Boeing to buy 50 percent stake in fuselage plant
The Wall Street Journal(3/29, A3, Lunsford) reported that Boeing Co. "said Friday
that it will buy out Vought Aircraft Industries Inc.'s interest in an assembly plant
in North Charleston, S.C." The move is a "new bid to get the 787 Dreamliner back on
track," but is also seen as "a step back from its effort to share development of the
hot-selling 787 jetliner with suppliers," according to the Journal. Boeing's plan
"to spread billions of dollars in development costs among a large number of suppliers,
while also streamlining its own manufacturing" has "contributed to several delays"
for the Dreamliner.
The Seattle Post-Intelligencer(3/29) explained that "Boeing said it will acquire
a 50 percent stake in [Vought's] Global Aeronautica LLC, which builds parts of the
787 fuselage and ships them to Boeing's Everett location for final assembly. Financial
details were not disclosed." Peter Arment, an analyst with American Technology Research,
believes the Vought plant was targeted because it had "been sort of a bottleneck on
the production ramp-up and a poor performer in terms of managing to put those sections
together at a fast pace."
Pat Shanahan, vice president and general manager of the 787 program, said the purchase
"will enable the 787 team to continue to overcome supply-chain challenges of the program,
" according to the Seattle Times(3/29).
Focusing on the supply-chain troubles, the Chicago Tribune(3/29, Miller) noted
that Boeing "borrowed a page from the automobile industry and implemented a plan
under which an international chain of contractors produce components and assemble
wings and other major elements" of Dreamliner production. And while the "supply-chain
difficulties can be traced to a number of bottlenecks, and the problems vary in scope,"

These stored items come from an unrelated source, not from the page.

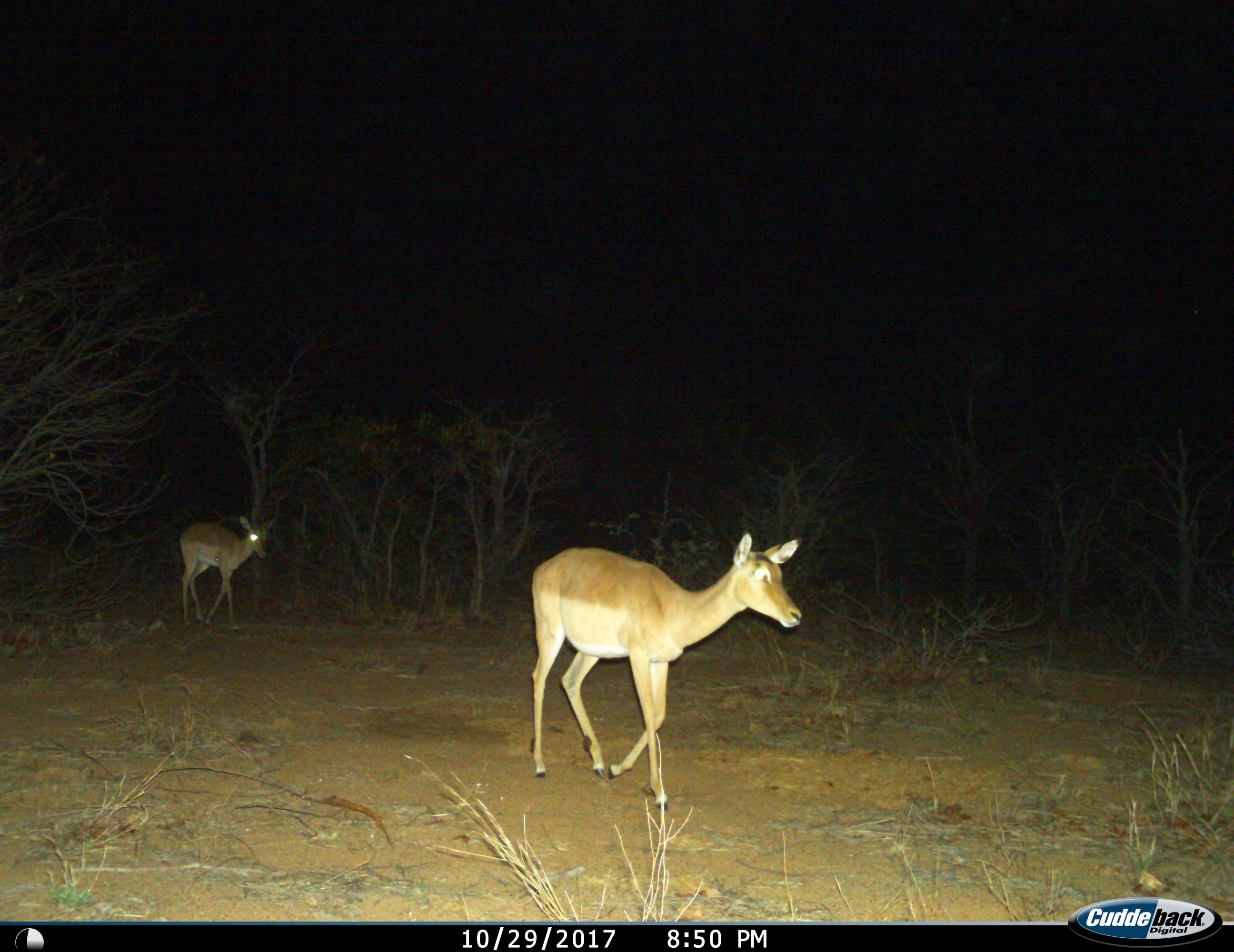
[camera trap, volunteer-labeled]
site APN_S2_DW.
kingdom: Animalia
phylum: Chordata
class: Mammalia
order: Artiodactyla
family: Bovidae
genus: Aepyceros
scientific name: Aepyceros melampus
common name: impala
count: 2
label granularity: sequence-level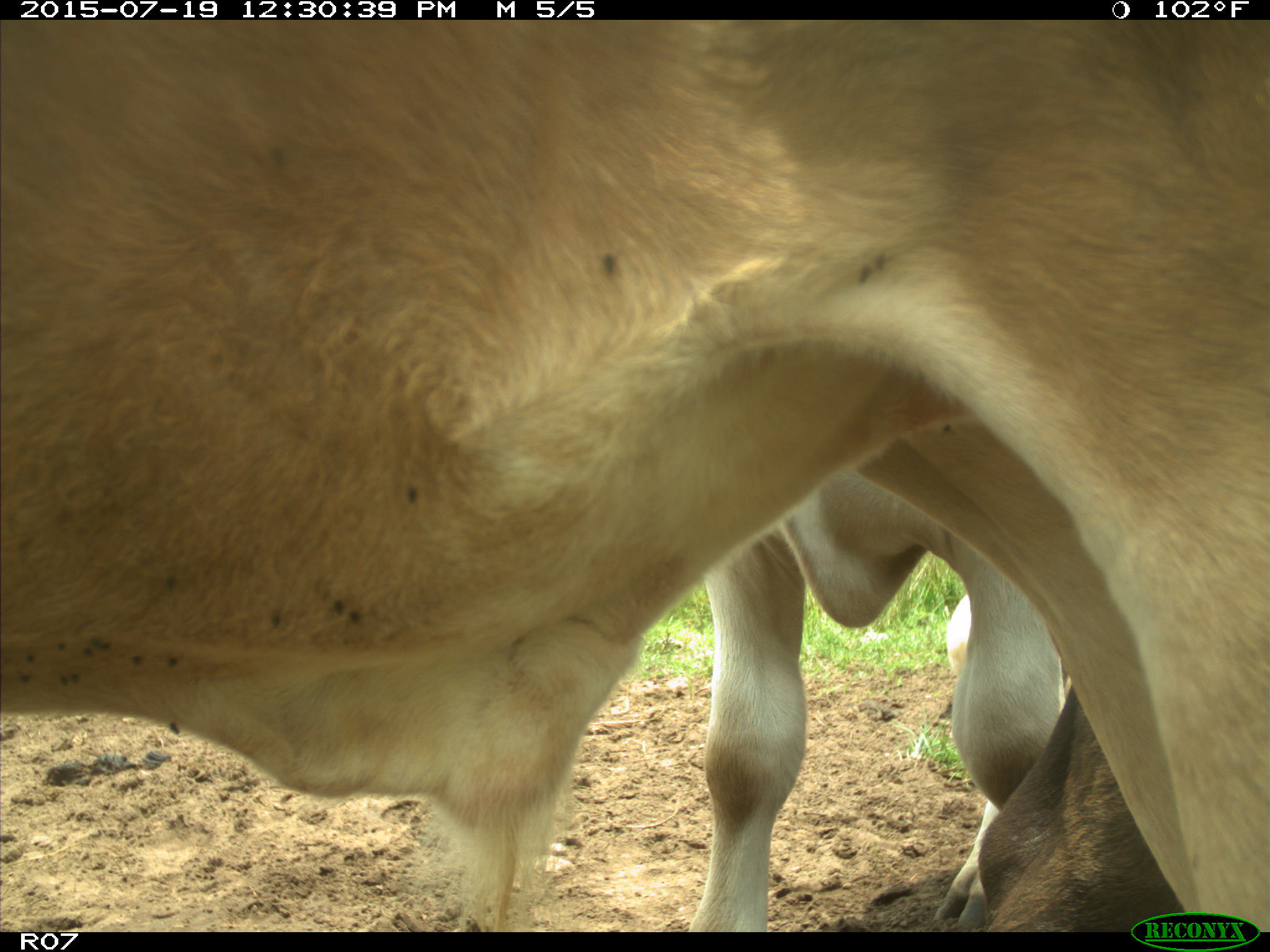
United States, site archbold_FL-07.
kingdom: Animalia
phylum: Chordata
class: Mammalia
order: Artiodactyla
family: Bovidae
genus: Bos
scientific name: Bos taurus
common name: domestic cow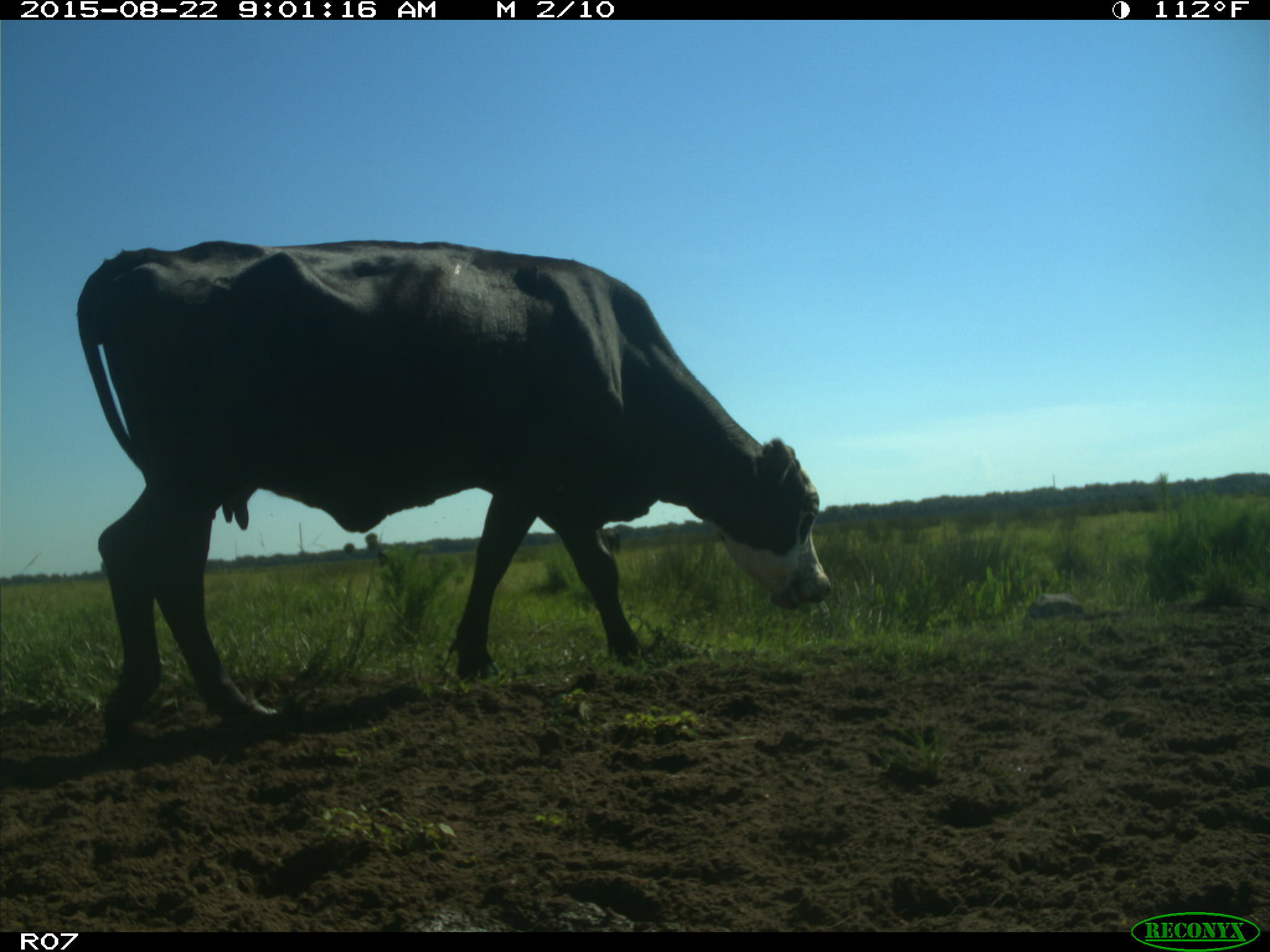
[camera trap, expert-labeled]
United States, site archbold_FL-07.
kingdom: Animalia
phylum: Chordata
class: Mammalia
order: Artiodactyla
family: Bovidae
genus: Bos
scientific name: Bos taurus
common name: domestic cow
Bos taurus (domestic cow).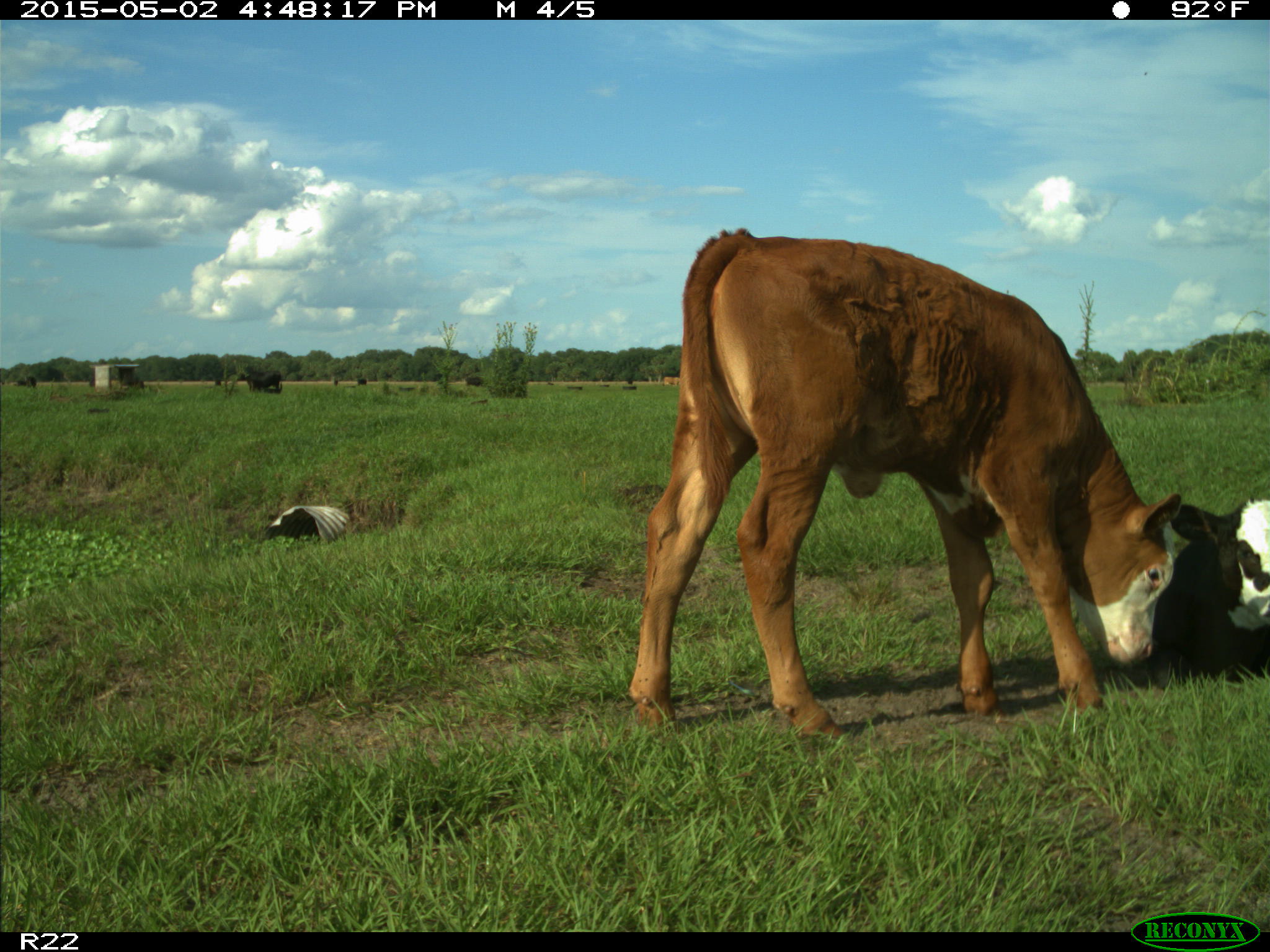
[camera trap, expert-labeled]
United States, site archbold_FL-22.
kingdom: Animalia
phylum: Chordata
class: Mammalia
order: Artiodactyla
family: Bovidae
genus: Bos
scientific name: Bos taurus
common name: domestic cow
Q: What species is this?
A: Bos taurus (domestic cow).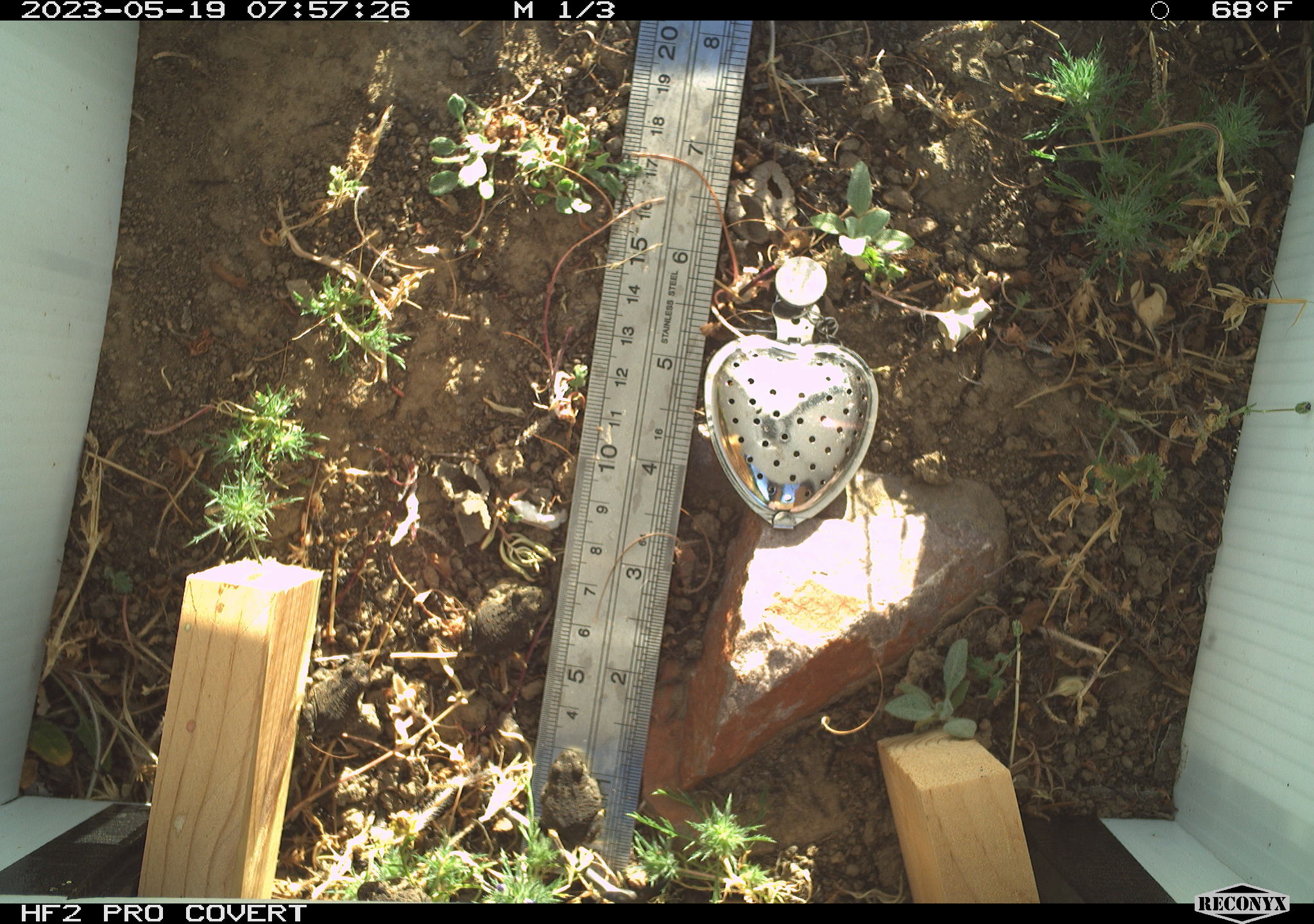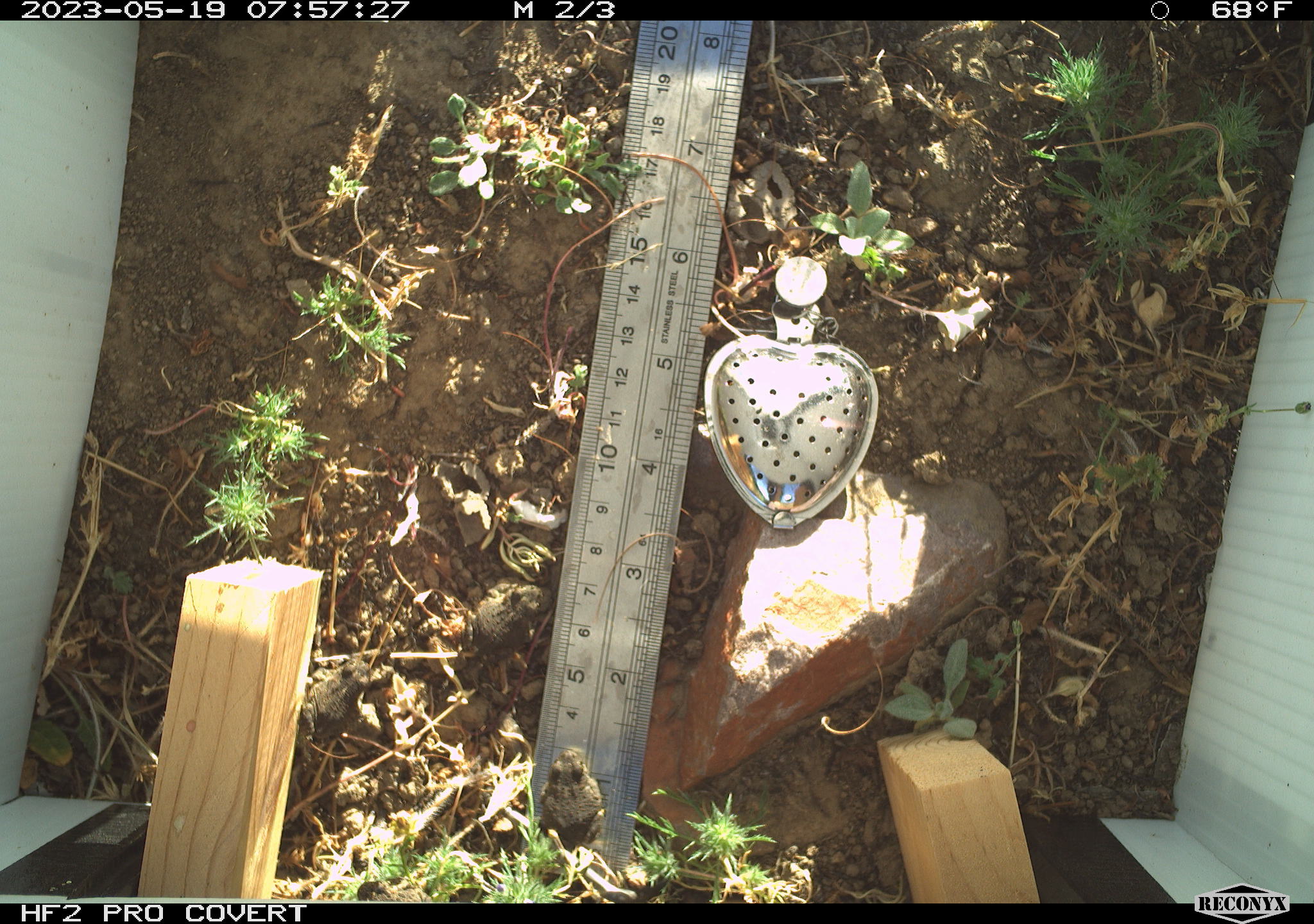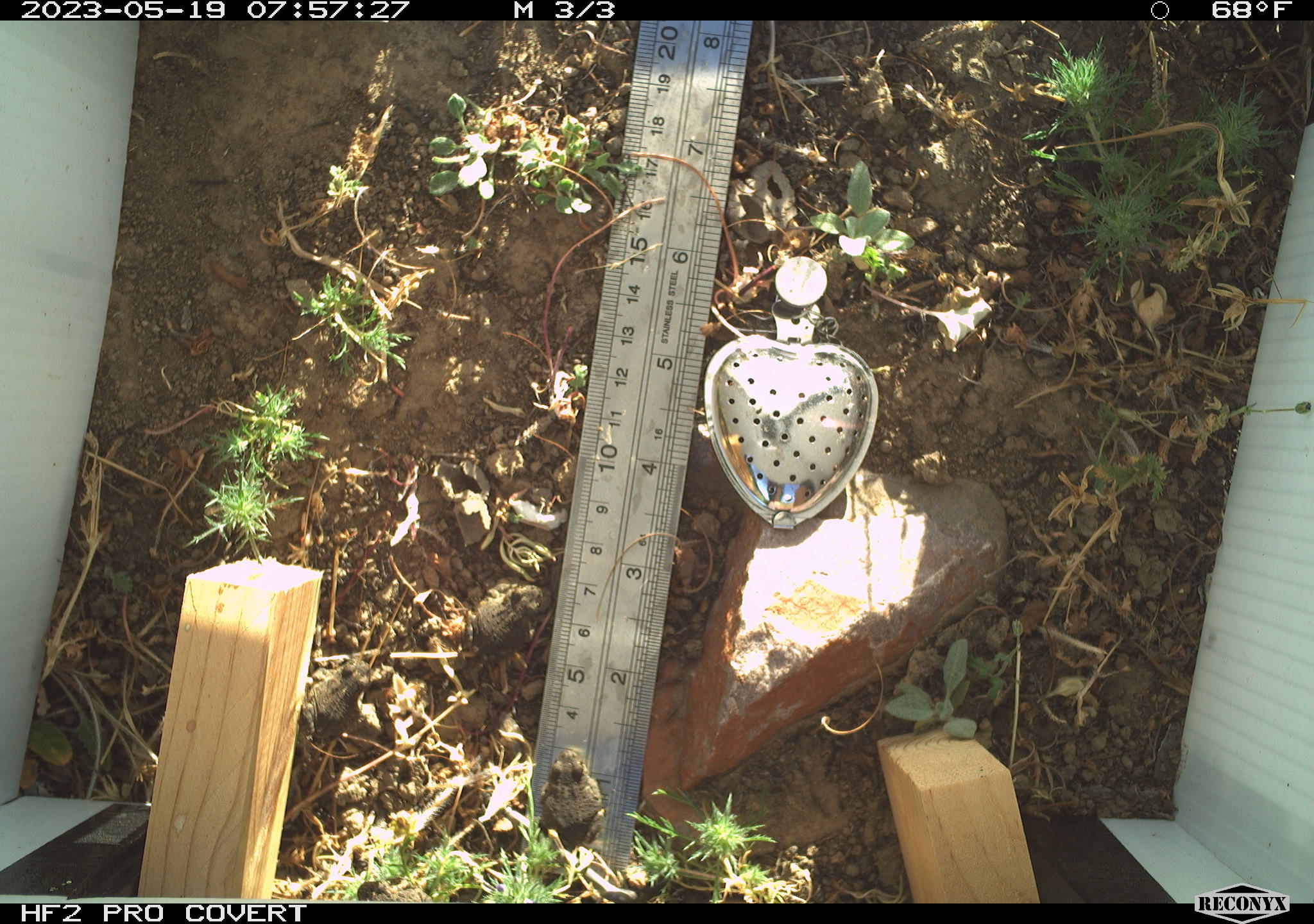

it was "Vought, a Dallas-based company that specializes in making aviation structural
products, [that] has been among the most prominent." Bloomberg(3/29, Ray), the
Financial Times(3/29, Baer), the Charleston Post and Courier(3/29, McDermott),
the Dallas Morning News(3/29, Godinez), the AP (3/28), the Puget Sound Business
Journal (3/28), Texas's Star-Telegram(3/29, Cox), Aviation Week(3/28, Mecham),
Reuters(3/28, Peterson), and the UPI(3/29) also covered the story.